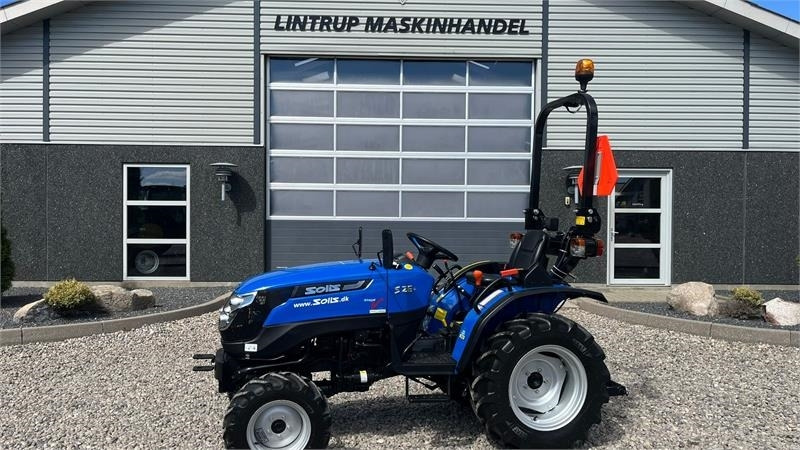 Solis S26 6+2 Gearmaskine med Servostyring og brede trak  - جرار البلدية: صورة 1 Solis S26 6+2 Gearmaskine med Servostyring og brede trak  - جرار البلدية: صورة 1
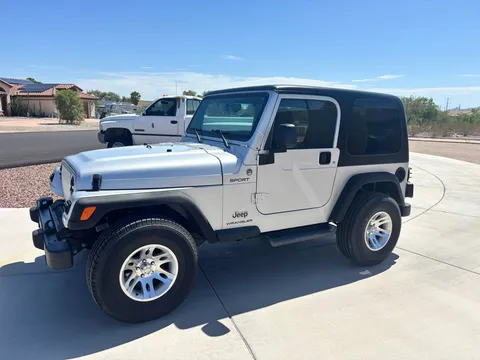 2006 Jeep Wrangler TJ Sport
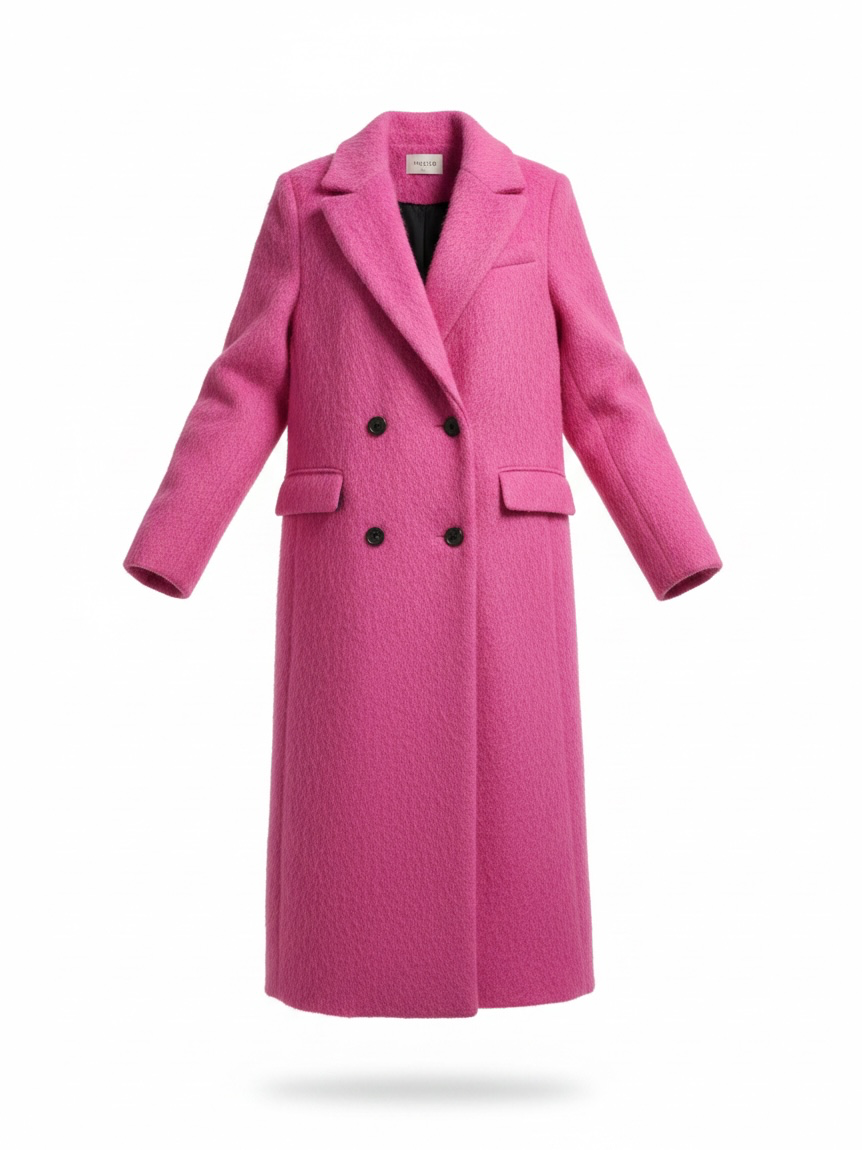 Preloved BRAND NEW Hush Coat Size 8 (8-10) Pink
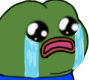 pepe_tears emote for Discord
---
What the task requires
Copy the listing exactly but drop its images.

Expected answer
 Solis S26 6+2 Gearmaskine med Servostyring og brede trak  - جرار البلدية: صورة 1 Solis S26 6+2 Gearmaskine med Servostyring og brede trak  - جرار البلدية: صورة 1
 2006 Jeep Wrangler TJ Sport
 Preloved BRAND NEW Hush Coat Size 8 (8-10) Pink
 pepe_tears emote for Discord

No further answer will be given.